Young stars perform big works at City Hall
TWO big works from two highly-acclaimed young musicians and the City of Birmingham Symphony Orchestra get the Sheffield International Concert Season at the City Hall restarted this Friday.
Russian virtuoso Nikolai Lugansky is the soloist in the pianistic fireworks that are Rachmaninov’s Third Piano Concerto before the CBSO’s much-sought-after Latvian music director Andris Nelsons steers them through Richard Strauss’s tone poem En Heldenleben (A Hero’s Life).
The concert and performers were covered in last week’s Telegraph if you want to read more.
Another fast-rising young conductor Robin Ticciati – London-born of Italian descent – is on the podium for the first of four Hallé appearances to come on January 29 and David Kadouch, another young pianist, this one from France, plays Ravel’s dashing G major piano concerto.
The rest of the concert takes in Brahms’ First Symphony and Berlioz’s Beatrice and Benedict Overture.
Younger generation musicians give way to two vastly experienced ones on February 10 when the world-famous period instrument Orchestra of the Age of Enlightenment come to town with the distinguished American conductor David Zinman.
Anthony Pay is the soloist in Weber’s First Clarinet Concerto, which is sandwiched between four well-known movements from Mendelssohn’s A Midsummer Night’s Dream music and Beethoven’s Seventh Symphony.
Nicholas Kraemer is the conductor on February 25, then the Sheffield Philharmonic Chorus and Manchester Camerata perform Vivaldi’s Stabat Mater and Concerto for four violins Op 3 No 10, plus Mozart’s Requiem.
The Hallé return on March 18 with Sir Mark Elder and a programme of Britten’s Four Sea Interludes from Peter Grimes, Mahler’s Songs of a Wayfarer – sung by Roderick Williams! – and Elgar’s First Symphony.
The Hallé’s principal guest conductor Markus Stenz comes with them on April 2 to perform Wagner’s Act 1 and Act 3 preludes from The Mastersingers, plus Mendelssohn’s Concerto for violin, piano and strings and Schumann ‘Rhenish’ Symphony.

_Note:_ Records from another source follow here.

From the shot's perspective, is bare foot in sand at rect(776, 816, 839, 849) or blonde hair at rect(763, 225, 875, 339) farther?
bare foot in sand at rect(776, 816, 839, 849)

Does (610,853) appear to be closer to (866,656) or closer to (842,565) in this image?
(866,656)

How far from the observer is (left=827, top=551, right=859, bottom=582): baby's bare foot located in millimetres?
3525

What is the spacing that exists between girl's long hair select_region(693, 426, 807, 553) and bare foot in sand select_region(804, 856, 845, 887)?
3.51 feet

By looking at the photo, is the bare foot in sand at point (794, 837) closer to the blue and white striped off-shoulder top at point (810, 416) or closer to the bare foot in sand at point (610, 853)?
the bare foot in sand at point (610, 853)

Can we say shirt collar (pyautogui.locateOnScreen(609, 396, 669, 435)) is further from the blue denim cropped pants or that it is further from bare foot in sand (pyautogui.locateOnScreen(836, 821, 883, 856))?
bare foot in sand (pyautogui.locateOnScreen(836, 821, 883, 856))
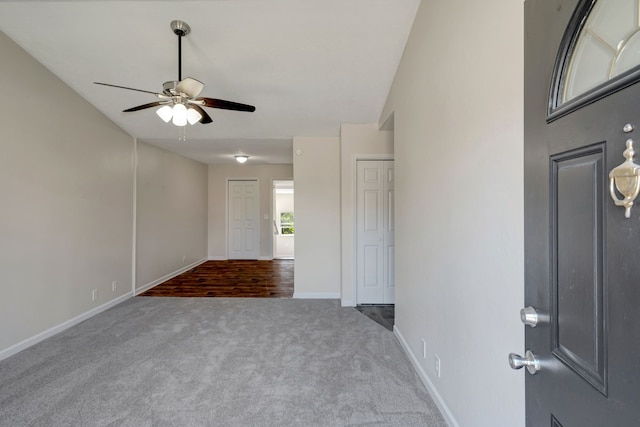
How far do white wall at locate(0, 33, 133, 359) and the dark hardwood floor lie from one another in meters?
1.01

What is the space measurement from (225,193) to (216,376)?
18.0 feet

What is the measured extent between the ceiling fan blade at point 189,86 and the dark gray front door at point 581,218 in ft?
6.87

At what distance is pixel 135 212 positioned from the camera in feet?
14.2

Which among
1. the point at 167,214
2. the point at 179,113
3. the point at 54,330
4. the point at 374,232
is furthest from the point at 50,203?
the point at 374,232

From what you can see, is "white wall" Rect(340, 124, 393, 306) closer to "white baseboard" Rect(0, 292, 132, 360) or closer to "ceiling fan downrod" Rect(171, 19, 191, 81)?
"ceiling fan downrod" Rect(171, 19, 191, 81)

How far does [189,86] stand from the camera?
216 cm

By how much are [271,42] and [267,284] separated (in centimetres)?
378

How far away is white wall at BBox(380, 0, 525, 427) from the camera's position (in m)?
1.07

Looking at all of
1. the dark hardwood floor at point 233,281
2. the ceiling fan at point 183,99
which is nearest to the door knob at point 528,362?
the ceiling fan at point 183,99

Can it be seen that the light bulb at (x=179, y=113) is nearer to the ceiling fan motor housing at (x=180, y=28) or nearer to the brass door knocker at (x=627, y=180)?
the ceiling fan motor housing at (x=180, y=28)

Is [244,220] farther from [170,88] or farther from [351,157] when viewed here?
[170,88]

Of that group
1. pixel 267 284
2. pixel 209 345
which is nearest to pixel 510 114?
pixel 209 345

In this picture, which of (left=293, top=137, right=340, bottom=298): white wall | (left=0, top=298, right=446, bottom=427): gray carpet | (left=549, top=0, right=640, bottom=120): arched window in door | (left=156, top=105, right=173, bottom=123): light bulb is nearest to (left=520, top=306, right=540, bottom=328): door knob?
(left=549, top=0, right=640, bottom=120): arched window in door

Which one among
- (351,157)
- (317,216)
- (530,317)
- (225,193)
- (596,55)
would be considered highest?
(351,157)
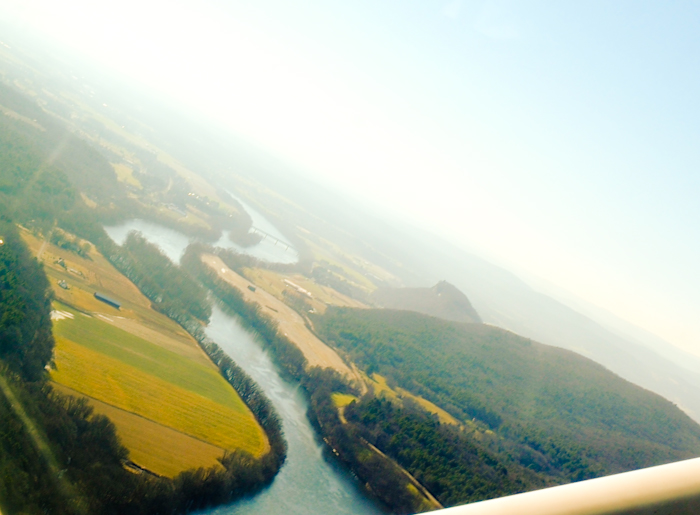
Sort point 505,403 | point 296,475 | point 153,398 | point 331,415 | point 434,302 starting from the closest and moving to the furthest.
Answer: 1. point 153,398
2. point 296,475
3. point 331,415
4. point 505,403
5. point 434,302

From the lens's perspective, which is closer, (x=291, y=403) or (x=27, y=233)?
(x=291, y=403)

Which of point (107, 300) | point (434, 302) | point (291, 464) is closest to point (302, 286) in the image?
point (434, 302)

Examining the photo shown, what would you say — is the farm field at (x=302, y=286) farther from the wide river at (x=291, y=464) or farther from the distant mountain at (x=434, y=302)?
the wide river at (x=291, y=464)

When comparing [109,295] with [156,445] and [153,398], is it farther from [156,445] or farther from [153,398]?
[156,445]

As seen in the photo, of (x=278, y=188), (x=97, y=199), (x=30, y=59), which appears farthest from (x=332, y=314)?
(x=30, y=59)

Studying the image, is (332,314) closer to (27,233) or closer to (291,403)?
(291,403)

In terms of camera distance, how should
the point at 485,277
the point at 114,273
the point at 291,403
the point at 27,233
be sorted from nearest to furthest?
1. the point at 291,403
2. the point at 27,233
3. the point at 114,273
4. the point at 485,277

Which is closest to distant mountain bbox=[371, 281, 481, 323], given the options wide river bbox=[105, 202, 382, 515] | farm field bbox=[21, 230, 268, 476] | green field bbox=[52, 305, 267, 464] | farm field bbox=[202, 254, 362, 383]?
farm field bbox=[202, 254, 362, 383]
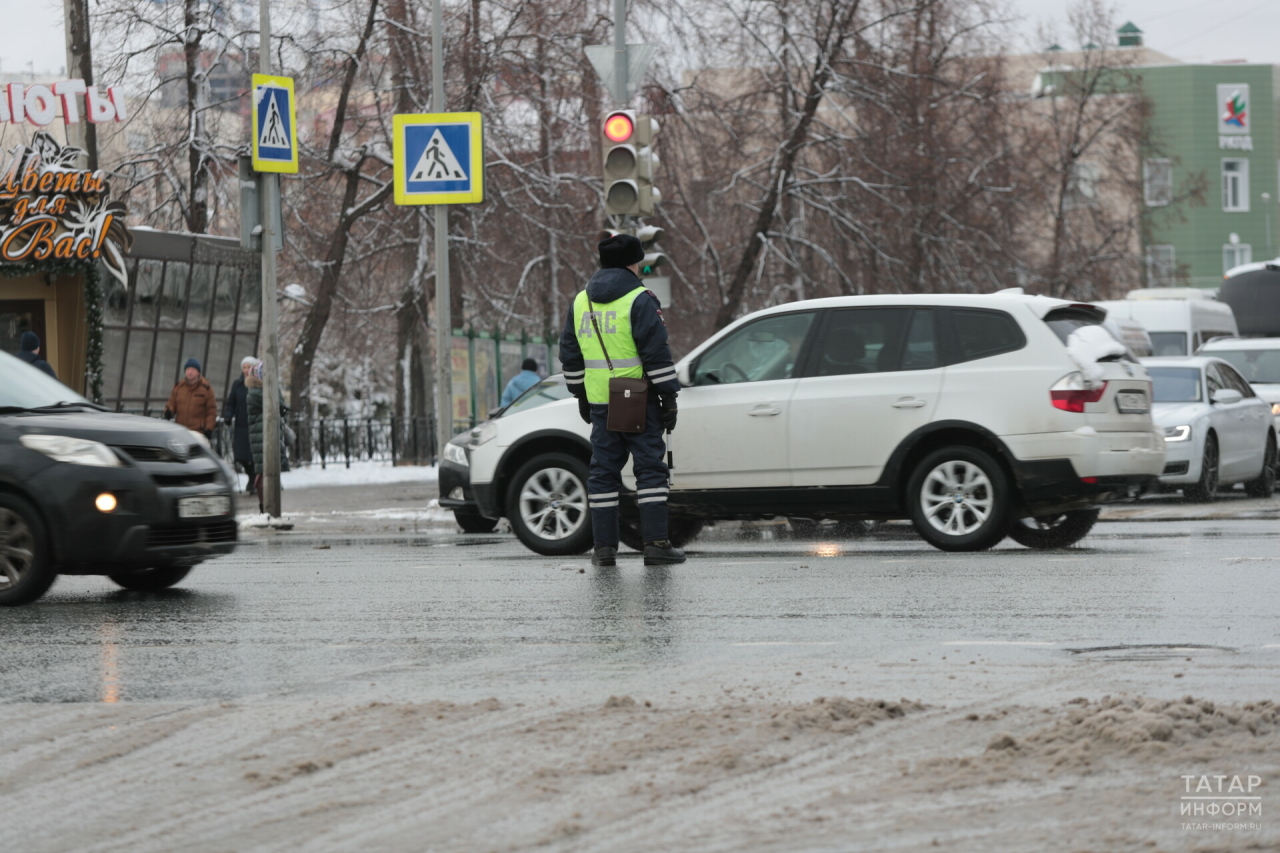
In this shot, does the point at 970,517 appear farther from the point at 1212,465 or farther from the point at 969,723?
the point at 1212,465

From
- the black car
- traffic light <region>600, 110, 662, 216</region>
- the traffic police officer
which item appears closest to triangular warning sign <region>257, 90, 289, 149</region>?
traffic light <region>600, 110, 662, 216</region>

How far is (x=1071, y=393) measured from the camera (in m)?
11.2

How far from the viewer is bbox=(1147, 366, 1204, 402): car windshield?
18.9m

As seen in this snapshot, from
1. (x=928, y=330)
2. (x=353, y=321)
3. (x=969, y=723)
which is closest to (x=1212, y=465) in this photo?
(x=928, y=330)

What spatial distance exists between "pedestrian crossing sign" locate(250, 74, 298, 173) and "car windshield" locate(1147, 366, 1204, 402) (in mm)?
8967

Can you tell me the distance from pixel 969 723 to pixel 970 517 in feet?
20.3

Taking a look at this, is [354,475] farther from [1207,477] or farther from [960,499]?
[960,499]

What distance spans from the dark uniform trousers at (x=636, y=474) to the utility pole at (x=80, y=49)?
17602 millimetres

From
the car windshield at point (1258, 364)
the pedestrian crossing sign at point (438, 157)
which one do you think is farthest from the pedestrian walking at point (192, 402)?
the car windshield at point (1258, 364)

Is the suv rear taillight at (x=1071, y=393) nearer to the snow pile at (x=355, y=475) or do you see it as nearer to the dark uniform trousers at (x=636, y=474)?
the dark uniform trousers at (x=636, y=474)

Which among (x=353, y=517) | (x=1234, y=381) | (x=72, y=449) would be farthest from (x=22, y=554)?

The BBC Philharmonic is here with its principal guest conductor, Vassily Sinaisky, on May 7 and dazzling trumpet player Alison Balsom who plays Hummel’s concerto, while the orchestra play Mahler’s First Symphony and three of Dvorák Op 46 Slavonic Dances under their own steam.
Another young musician of exceptional talent, Natalie Klein, plays Haydn C major cello concerto with the Royal Philharmonic Orchestra on May 21.
Rachmaninov’s Second Symphony and Mozart’s Marriage of Figaro are elsewhere and she will have a sympathetic conductor in Dmitry Yablonsky, also a cellist who played the Haydn concerto at the age of nine.
The Hallé end the season on June 3 with conductor Rory Macdonald, the Philharmonic Chorus, the 2009 winner of Leeds Piano Competition, Sofya Gulyak, and Samuel West variously performing Walton’s (arranged Palmer) Henry V: A Shakespeare Scenario, Rachmaninov’s Paganini Rhapsody and Rimsky-Korsakov’s May Night Overture.
All the concerts begin at 7pm and tickets are a bargain price at £15.